官术网_书友最值得收藏!

Getting started with Spark

In this section, we will run Apache Spark in local mode or standalone mode. First we will set up Scala, which is the prerequisite for Apache Spark. After the Scala setup, we will set up and run Apache Spark. We will also perform some basic operations on it. So let's start.

Since Apache Spark is written in Scala, it needs Scala to be set up on the system. You can download Scala from http://www.scala-lang.org/download/ (we will set up Scala 2.11.8 in the following examples).

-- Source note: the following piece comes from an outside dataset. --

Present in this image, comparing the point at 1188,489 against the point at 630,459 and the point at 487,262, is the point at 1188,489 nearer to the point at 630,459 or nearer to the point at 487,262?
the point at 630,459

Once Scala is downloaded, we can set it up on a Linux system as follows:

Also, it is recommended to set the SCALA_HOME environment variable and add Scala binaries to the PATH variable. You can set it in the .bashrc file or /etc/environment file as follows:

export SCALA_HOME=/usr/local/scala-2.11.8
export PATH=$PATH:/usr/local/scala-2.11.8/bin

It is also shown in the following screenshot:

Now, we have set up a Scala environment successfully. So, it is time to download Apache Spark. You can download it from http://spark.apache.org/downloads.html.

The Spark version can be different, as per requirements.

After Apache Spark is downloaded, run the following commands to set it up:

tar -zxf spark-2.0.0-bin-hadoop2.7.tgz
sudo mv spark-2.0.0-bin-hadoop2.7 /usr/local/spark
Directory location can be different as per user's requirement.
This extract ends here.